Educating for civic engagement

Highlighting the University's commitment to global citizenship, a group of international educators gathered at Emory recently to discuss approaches to fostering civic engagement in established and emerging democracies.

Held for the first time in the United States, the 7th annual CitizED International Conference (PDF) offered a forum for 50 university professors and researchers to share best practices in citizenship education.

The May 12-14 forum was jointly sponsored by Emory's Division of Educational Studies, Emory College of Arts and Sciences, the Laney Graduate School and the Office of International Affairs.

"Emory has emphasized global citizenship and engaged scholarship in the University strategic plan, encouraging citizens to be active in their local communities and at the national and global levels," says conference organizer and Charles Howard Candler Professor of Educational Studies Carole Hahn.

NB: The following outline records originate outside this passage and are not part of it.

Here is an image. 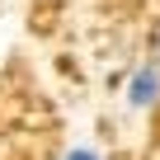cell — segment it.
I'll return each instance as SVG.
<instances>
[{"instance_id":"1","label":"cell","mask_w":160,"mask_h":160,"mask_svg":"<svg viewBox=\"0 0 160 160\" xmlns=\"http://www.w3.org/2000/svg\"><path fill=\"white\" fill-rule=\"evenodd\" d=\"M155 90H160V71L151 66V71H137V75H132L127 99H132V104H151V99H155Z\"/></svg>"},{"instance_id":"2","label":"cell","mask_w":160,"mask_h":160,"mask_svg":"<svg viewBox=\"0 0 160 160\" xmlns=\"http://www.w3.org/2000/svg\"><path fill=\"white\" fill-rule=\"evenodd\" d=\"M66 160H99V155H94V151H85V146H80V151H71Z\"/></svg>"},{"instance_id":"3","label":"cell","mask_w":160,"mask_h":160,"mask_svg":"<svg viewBox=\"0 0 160 160\" xmlns=\"http://www.w3.org/2000/svg\"><path fill=\"white\" fill-rule=\"evenodd\" d=\"M155 71H160V38H155Z\"/></svg>"}]
</instances>
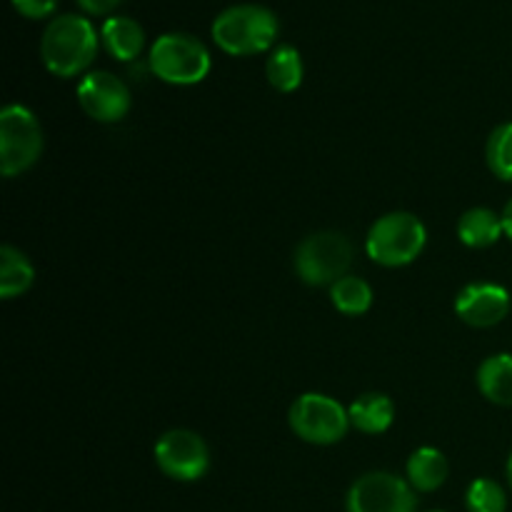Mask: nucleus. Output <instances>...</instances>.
<instances>
[{
	"label": "nucleus",
	"instance_id": "2",
	"mask_svg": "<svg viewBox=\"0 0 512 512\" xmlns=\"http://www.w3.org/2000/svg\"><path fill=\"white\" fill-rule=\"evenodd\" d=\"M278 18L263 5H230L213 20L215 45L228 55H258L278 40Z\"/></svg>",
	"mask_w": 512,
	"mask_h": 512
},
{
	"label": "nucleus",
	"instance_id": "5",
	"mask_svg": "<svg viewBox=\"0 0 512 512\" xmlns=\"http://www.w3.org/2000/svg\"><path fill=\"white\" fill-rule=\"evenodd\" d=\"M353 263V245L345 235L323 230L313 233L295 250V273L305 285H335Z\"/></svg>",
	"mask_w": 512,
	"mask_h": 512
},
{
	"label": "nucleus",
	"instance_id": "13",
	"mask_svg": "<svg viewBox=\"0 0 512 512\" xmlns=\"http://www.w3.org/2000/svg\"><path fill=\"white\" fill-rule=\"evenodd\" d=\"M350 425L360 433L380 435L393 425L395 420V405L388 395L383 393H365L353 400L348 408Z\"/></svg>",
	"mask_w": 512,
	"mask_h": 512
},
{
	"label": "nucleus",
	"instance_id": "26",
	"mask_svg": "<svg viewBox=\"0 0 512 512\" xmlns=\"http://www.w3.org/2000/svg\"><path fill=\"white\" fill-rule=\"evenodd\" d=\"M430 512H445V510H430Z\"/></svg>",
	"mask_w": 512,
	"mask_h": 512
},
{
	"label": "nucleus",
	"instance_id": "22",
	"mask_svg": "<svg viewBox=\"0 0 512 512\" xmlns=\"http://www.w3.org/2000/svg\"><path fill=\"white\" fill-rule=\"evenodd\" d=\"M13 8L30 20L48 18L58 8V0H13Z\"/></svg>",
	"mask_w": 512,
	"mask_h": 512
},
{
	"label": "nucleus",
	"instance_id": "12",
	"mask_svg": "<svg viewBox=\"0 0 512 512\" xmlns=\"http://www.w3.org/2000/svg\"><path fill=\"white\" fill-rule=\"evenodd\" d=\"M100 40L103 48L120 63H130L138 58L145 48V33L138 20L128 15H110L100 28Z\"/></svg>",
	"mask_w": 512,
	"mask_h": 512
},
{
	"label": "nucleus",
	"instance_id": "1",
	"mask_svg": "<svg viewBox=\"0 0 512 512\" xmlns=\"http://www.w3.org/2000/svg\"><path fill=\"white\" fill-rule=\"evenodd\" d=\"M98 53V33L83 15L65 13L48 23L40 38V58L58 78H75L83 73Z\"/></svg>",
	"mask_w": 512,
	"mask_h": 512
},
{
	"label": "nucleus",
	"instance_id": "17",
	"mask_svg": "<svg viewBox=\"0 0 512 512\" xmlns=\"http://www.w3.org/2000/svg\"><path fill=\"white\" fill-rule=\"evenodd\" d=\"M35 270L30 260L13 245L0 248V298L13 300L33 285Z\"/></svg>",
	"mask_w": 512,
	"mask_h": 512
},
{
	"label": "nucleus",
	"instance_id": "6",
	"mask_svg": "<svg viewBox=\"0 0 512 512\" xmlns=\"http://www.w3.org/2000/svg\"><path fill=\"white\" fill-rule=\"evenodd\" d=\"M43 153V130L25 105H8L0 113V173L5 178L25 173Z\"/></svg>",
	"mask_w": 512,
	"mask_h": 512
},
{
	"label": "nucleus",
	"instance_id": "10",
	"mask_svg": "<svg viewBox=\"0 0 512 512\" xmlns=\"http://www.w3.org/2000/svg\"><path fill=\"white\" fill-rule=\"evenodd\" d=\"M78 103L98 123H118L130 110V90L118 75L95 70L80 80Z\"/></svg>",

Hahn's own research compares citizenship models for educating multicultural youth in Denmark, England, Germany and the Netherlands. Atlanta was an ideal location for the conference, she says, given the city's rich history of youth involvement in staging boycotts, walkouts and sit-ins during the civil rights movement.

Eight Emory doctoral students in educational studies presented research as part of the event. Topics discussed ranged from U.S. high school teachers engaging students in politically sensitive topics to democracies in transition influencing human development and citizen participation.

Among the keynote speakers, Diana Hess, professor of curriculum and instruction at the University of Wisconsin-Madison, presented a study that considered how different teaching styles used by high school social studies teachers could influence political participation rates among students after graduation.

Controversial topics reap rewards

The four-year project found that teachers who came prepared to spark classroom discussions on controversial topics were rewarded with high levels of classroom participation and a sustained level of political engagement among students.

"Evidence can only get us so far," Hess noted. "There are really important ethical questions that deeply impact what teachers do." 

A school's social environment informs students as they set out to construct their own civic identities, says conference attendee and panelist Kathy Bickmore, an education professor at the University of Toronto.

 "The only way to give everyone a chance to be an empowered citizen is through education," she says.

Other panels explored how students' religious backgrounds relate to public life in pluralist democracies; Asian perspectives on citizenship; and political participation rates among those who may feel marginalized, including immigrants, the socioeconomically disadvantaged and lesbian, gay, bisexual and transgendered people.

"We inherit different civic cultures, depending on where we live, but we can also learn from one another," explains Hahn. "It's not a one-size-fits-all approach."

"The U.S. has a long tradition of teaching for citizenship," she continues. "What we realize now is that providing content alone is not enough. It's encouraging students to investigate on their own to become engaged public citizens."